Midterm review

Midterm review#

Let’s review what we have covered so far in the course, including simple Python variables, lists, dictionaries, functions, if statements, for loops, NumPy arrays, and descriptive statistics.

Python variables#

Simple Python variables are used to hold individual data points.

We can create simple variables with numbers, text, or boolean (True/False) data. All Python variables can be displayed using the print function.

integer = 4
decimal = 5.3
string = "Hello world."
tf = True
print(integer)
print(decimal)
print(string)
print(tf)

4
5.3
Hello world.
True

Each type of variable has ways we can operate on them. For numbers, we can do all the usual math operations.

a = 2
b = 3.5
c = 7
print(a * b)
print(a ** c)
print(a + b + c)

7.0
128
12.5

We can import the math module to get access to additional functions to do more advanced math operations and access mathmatical constants like \(\pi\) and \(e\).

import math
print(math.cos(2))
print(math.exp(1))
print(math.e ** 1)

-0.4161468365471424
2.718281828459045
2.718281828459045

There are also ways that we can work with text data. Strings can be concatenated (that is, combined) using the + operator.

s1 = "Hello"
s2 = "world."
print(s1 + " " + s2)

Hello world.

We can create strings from existing variables in various ways using f-strings.

user = "Mark S."
id_number = 634875
print(f"Greetings, {user} (id: {id_number})")

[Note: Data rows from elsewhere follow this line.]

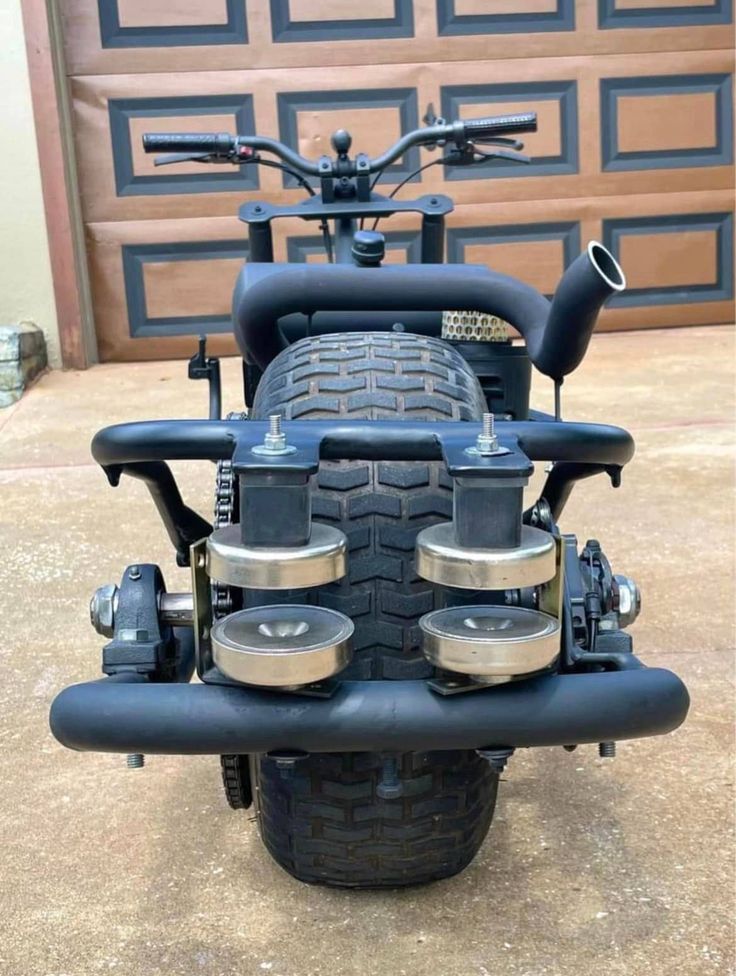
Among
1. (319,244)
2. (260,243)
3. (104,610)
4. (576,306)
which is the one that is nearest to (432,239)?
(260,243)

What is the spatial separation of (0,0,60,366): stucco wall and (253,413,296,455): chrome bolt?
5.79 meters

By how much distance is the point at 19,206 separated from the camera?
6.65 metres

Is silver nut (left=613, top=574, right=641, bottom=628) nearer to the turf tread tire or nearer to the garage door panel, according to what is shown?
the turf tread tire

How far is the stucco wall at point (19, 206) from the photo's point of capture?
21.0ft

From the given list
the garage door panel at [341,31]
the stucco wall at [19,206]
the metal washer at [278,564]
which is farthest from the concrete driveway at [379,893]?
the garage door panel at [341,31]

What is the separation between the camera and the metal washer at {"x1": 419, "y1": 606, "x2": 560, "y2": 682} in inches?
52.6

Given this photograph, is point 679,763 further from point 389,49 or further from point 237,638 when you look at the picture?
point 389,49

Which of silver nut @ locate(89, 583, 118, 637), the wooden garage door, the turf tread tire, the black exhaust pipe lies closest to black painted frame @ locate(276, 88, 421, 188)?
the wooden garage door

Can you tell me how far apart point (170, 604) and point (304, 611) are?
0.35 m

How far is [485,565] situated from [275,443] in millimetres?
307

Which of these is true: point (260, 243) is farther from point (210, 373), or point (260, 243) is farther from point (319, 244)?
point (319, 244)

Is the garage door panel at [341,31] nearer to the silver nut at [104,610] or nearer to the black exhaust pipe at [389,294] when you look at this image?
the black exhaust pipe at [389,294]

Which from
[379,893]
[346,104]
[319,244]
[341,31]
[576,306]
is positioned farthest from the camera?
[319,244]

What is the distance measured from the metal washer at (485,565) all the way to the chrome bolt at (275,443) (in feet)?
0.70
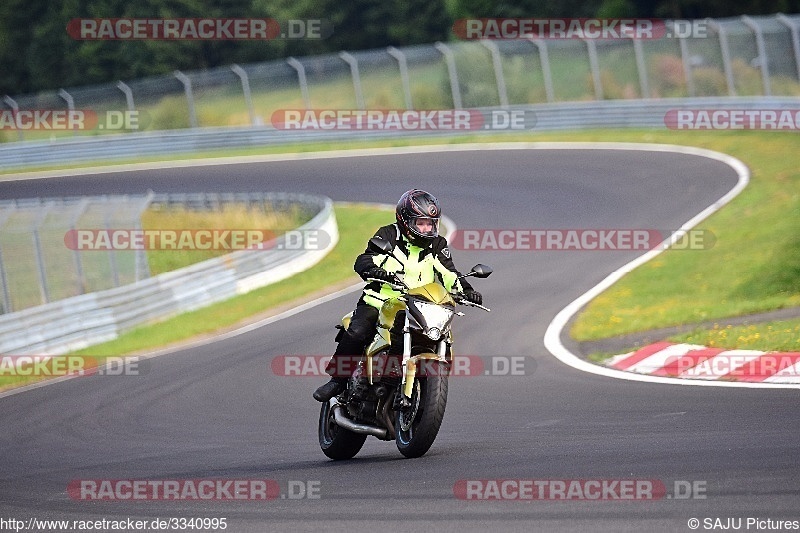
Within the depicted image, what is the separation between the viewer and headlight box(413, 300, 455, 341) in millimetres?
8945

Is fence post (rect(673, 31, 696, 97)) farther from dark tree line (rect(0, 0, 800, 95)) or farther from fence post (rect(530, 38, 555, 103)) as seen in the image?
dark tree line (rect(0, 0, 800, 95))

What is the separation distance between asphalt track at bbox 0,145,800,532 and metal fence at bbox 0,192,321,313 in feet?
11.3

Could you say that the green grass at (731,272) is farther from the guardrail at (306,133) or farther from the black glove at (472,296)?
the black glove at (472,296)

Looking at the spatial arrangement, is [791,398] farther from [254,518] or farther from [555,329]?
[555,329]

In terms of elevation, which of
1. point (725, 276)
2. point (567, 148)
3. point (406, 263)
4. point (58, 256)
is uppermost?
point (567, 148)

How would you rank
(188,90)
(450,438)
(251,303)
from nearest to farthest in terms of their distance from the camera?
(450,438) → (251,303) → (188,90)

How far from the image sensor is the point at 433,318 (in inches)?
354

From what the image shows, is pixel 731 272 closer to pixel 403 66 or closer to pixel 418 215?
pixel 418 215

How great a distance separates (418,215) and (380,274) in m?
0.50

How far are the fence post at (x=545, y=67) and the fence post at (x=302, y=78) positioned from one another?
8413 millimetres

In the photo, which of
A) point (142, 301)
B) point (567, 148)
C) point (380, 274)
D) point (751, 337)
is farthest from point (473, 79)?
point (380, 274)

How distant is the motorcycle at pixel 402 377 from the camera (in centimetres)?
905

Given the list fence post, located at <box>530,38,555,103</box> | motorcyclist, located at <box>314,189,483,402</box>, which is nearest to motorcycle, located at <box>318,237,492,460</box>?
motorcyclist, located at <box>314,189,483,402</box>

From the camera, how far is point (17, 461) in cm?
1152
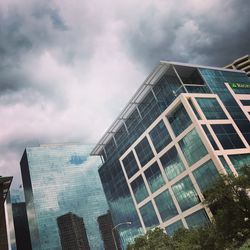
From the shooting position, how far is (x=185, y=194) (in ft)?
222

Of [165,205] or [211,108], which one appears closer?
[211,108]

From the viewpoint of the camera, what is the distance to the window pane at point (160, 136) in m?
73.8

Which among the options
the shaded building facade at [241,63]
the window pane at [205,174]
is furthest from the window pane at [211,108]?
the shaded building facade at [241,63]

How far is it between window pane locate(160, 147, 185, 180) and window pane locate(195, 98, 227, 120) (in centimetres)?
1026

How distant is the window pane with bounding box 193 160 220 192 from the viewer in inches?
2379

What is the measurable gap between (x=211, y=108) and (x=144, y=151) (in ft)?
67.8

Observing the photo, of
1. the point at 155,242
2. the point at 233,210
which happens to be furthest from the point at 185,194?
the point at 233,210

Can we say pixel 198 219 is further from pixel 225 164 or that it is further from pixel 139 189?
pixel 139 189

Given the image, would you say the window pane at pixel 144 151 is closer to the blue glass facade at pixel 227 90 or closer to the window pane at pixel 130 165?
the window pane at pixel 130 165

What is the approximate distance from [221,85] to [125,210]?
4397 cm

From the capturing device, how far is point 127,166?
9038cm

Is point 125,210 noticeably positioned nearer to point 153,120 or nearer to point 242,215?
point 153,120

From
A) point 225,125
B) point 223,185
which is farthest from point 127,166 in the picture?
point 223,185

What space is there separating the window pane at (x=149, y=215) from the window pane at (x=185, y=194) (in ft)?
37.0
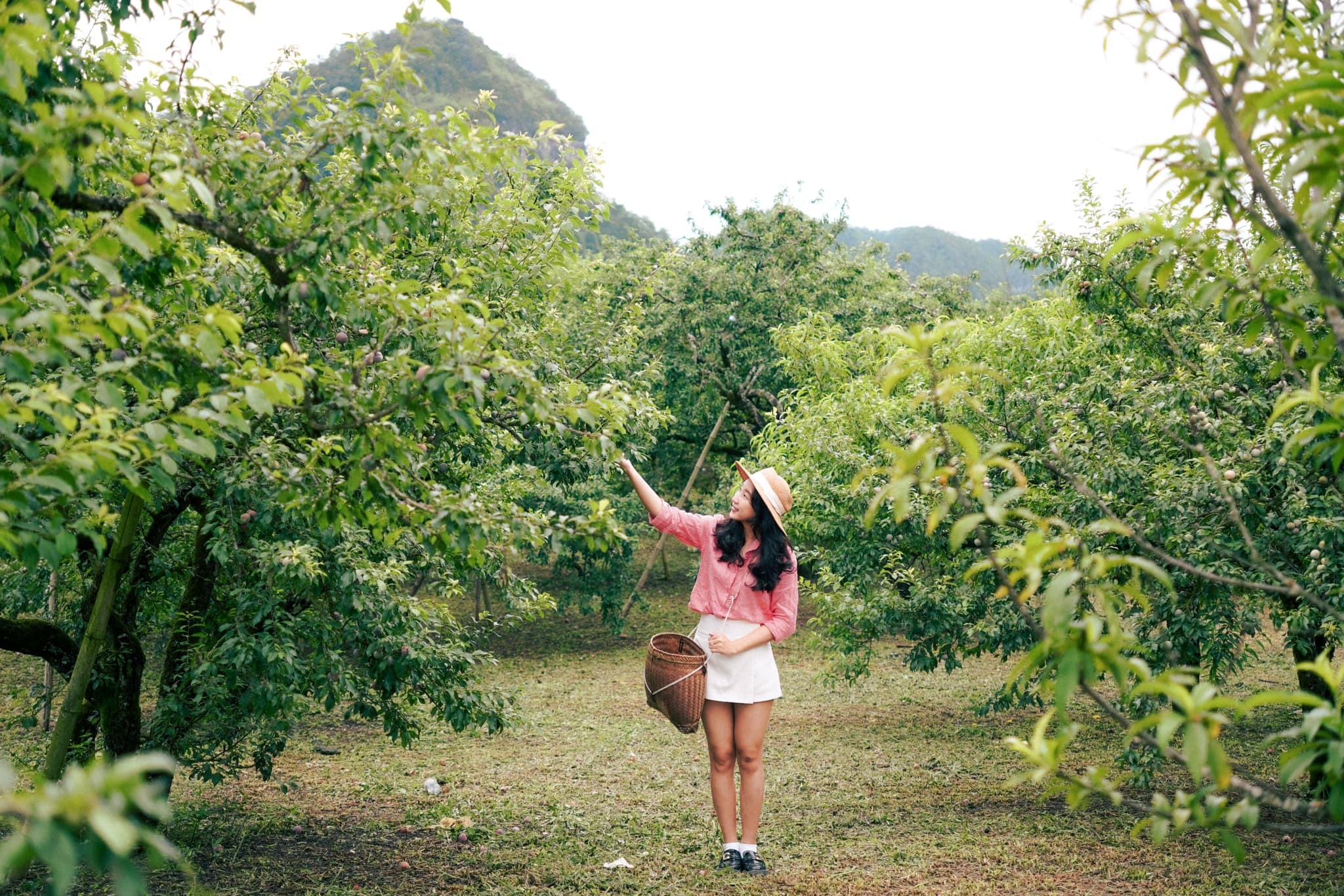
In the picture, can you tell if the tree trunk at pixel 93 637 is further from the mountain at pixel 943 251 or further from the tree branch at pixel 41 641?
the mountain at pixel 943 251

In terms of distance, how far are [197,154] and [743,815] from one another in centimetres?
370

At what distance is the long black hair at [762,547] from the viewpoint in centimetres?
468

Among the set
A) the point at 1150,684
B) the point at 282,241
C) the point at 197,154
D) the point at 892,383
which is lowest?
the point at 1150,684

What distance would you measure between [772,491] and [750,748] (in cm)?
122

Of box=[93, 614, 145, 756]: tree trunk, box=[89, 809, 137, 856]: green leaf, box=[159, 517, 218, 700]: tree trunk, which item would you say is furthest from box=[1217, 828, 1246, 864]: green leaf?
box=[93, 614, 145, 756]: tree trunk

Greetings, Mark S. (id: 634875)

There are many functions for working with strings that we haven’t talked about much. We can see the functions that apply to a type of Python object using the help function.

# help(str)

For example, we can use startswith to check if a string starts with specific text, or endswith to check if it ends with some text.

s = "Hello world"
print(s.startswith("Hello"))
print(s.endswith("world"))

True
True

Python lists#

We can store sequences of any kind of variable in lists.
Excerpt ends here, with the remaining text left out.